Oczywiście zmiennych wpływających na zaproszenie na rozmowę jest bardzo dużo i nie można zagwarantować, że jedna dobrze dostosowana aplikacja to od razu załatwi (bo czasami nasza konkurencja jest lepsza, sprawdzona czy rekomendowana, zmienia się koncepcja stanowiska, rekrutacja jest wstrzymana, jest sezon ogórkowy itd.).
Z doświadczeń poszukujących pracy wynika jednak, że powinniśmy dostać przynajmniej jedno zaproszenie na 10-30 dobrze dopasowanych aplikacji. Jeśli po wysłaniu pierwszych 10-30 aplikacji nadal nie dostajemy zaproszeń to najczęściej możemy być prawie pewni, że nie są dobrze dopasowane lub coś jest nie tak z naszymi metodami poszukiwania pracy. Zanim roześlemy kolejne aplikacje trzeba to poprawić.
Wracając do przykładu z początku postu, jeśli ktoś wysyła 500 CV i dostaje jedno, dwa zaproszenia to wcale nie znaczy, że dobrze mu idzie - ten efekt to jest raczej łut szczęścia lub jak to nazywają amerykanie Efekt Spamuj i Módl się. Dawno, dawno temu w czasie rynku pracownika ta metoda może się bardziej sprawdzała ale obecnie sprawdza się co raz mniej. Żeby nie powiedzieć wcale w porównaniu do wysyłania dostosowanych aplikacji. Oczywiście rozumiem, że każdy orze jak może i lepsze jakiekolwiek działanie niż brak. I w ogóle podziwiam takie osoby za wytrwałość i odwagę w dzieleniu się swoimi danymi osobowymi i historią praktycznie z kim popadnie. Mam jednak uzasadnione obawy, że oprócz straty czasu, ryzykowania bezpieczeństwa danych takie podejście zamiast przybliżać nas do zdobycia wymarzonej pracy tylko nas od tego odwodzi. Dlatego chcę też rozgłosić wszem i wobec, że obecnie jest wiele łatwo dostępnych metod, które nie tylko pomagają znaleźć pracę co pomagają zdobyć tą wymarzoną. Do kluczowych elementów należy wspomniane dostosowywanie aplikacji. O kolejnych metodach i ich aspektach postaram się napisać przy najbliższej okazji, na tą chwilę polecam abyś zweryfikował efekty swoich poszukiwań, odpowiadając na następujące pytania:
• Ile razy aplikowałeś o pracę podczas obecnego/ostatniego poszukiwania pracy?

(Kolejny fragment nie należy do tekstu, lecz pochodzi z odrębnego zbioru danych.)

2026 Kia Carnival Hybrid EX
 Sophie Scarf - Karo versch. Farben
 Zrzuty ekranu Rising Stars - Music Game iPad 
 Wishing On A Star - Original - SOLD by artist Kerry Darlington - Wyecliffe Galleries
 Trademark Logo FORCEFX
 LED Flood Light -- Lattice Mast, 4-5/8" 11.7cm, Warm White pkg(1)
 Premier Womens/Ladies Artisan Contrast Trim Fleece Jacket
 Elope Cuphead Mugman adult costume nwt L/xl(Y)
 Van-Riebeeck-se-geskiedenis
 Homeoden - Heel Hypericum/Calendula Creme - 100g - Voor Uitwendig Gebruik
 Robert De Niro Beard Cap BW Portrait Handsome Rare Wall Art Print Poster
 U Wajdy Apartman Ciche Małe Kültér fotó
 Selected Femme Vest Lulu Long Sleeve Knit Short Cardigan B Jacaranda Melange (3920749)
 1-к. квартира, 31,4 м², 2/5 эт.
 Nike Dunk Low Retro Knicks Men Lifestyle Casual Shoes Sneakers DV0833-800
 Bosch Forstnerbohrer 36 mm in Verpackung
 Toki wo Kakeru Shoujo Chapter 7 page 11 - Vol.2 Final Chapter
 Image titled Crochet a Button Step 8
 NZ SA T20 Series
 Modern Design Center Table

• Ile czasu szukasz/szukałeś pracy?
• Ile dostałeś w tym czasie zaproszeń na rozmowę?
• Ile tych zaproszeń dotyczyło Twojej wymarzonej pracy lub takiej która Cię do niej może przybliżyć?
Jeśli nie dostałeś przynajmniej jednego zaproszenia na każde 10-30 to ważny znak, że czas popracować nad skutecznością poszukiwań: metodami i dostosowaniem swoich aplikacji. Jeśli dostajesz przynajmniej jedno zaproszenie na każde 10-30 wysłanych aplikacji to gratuluję! Jesteś na dobrej drodze do zdobycia pracy!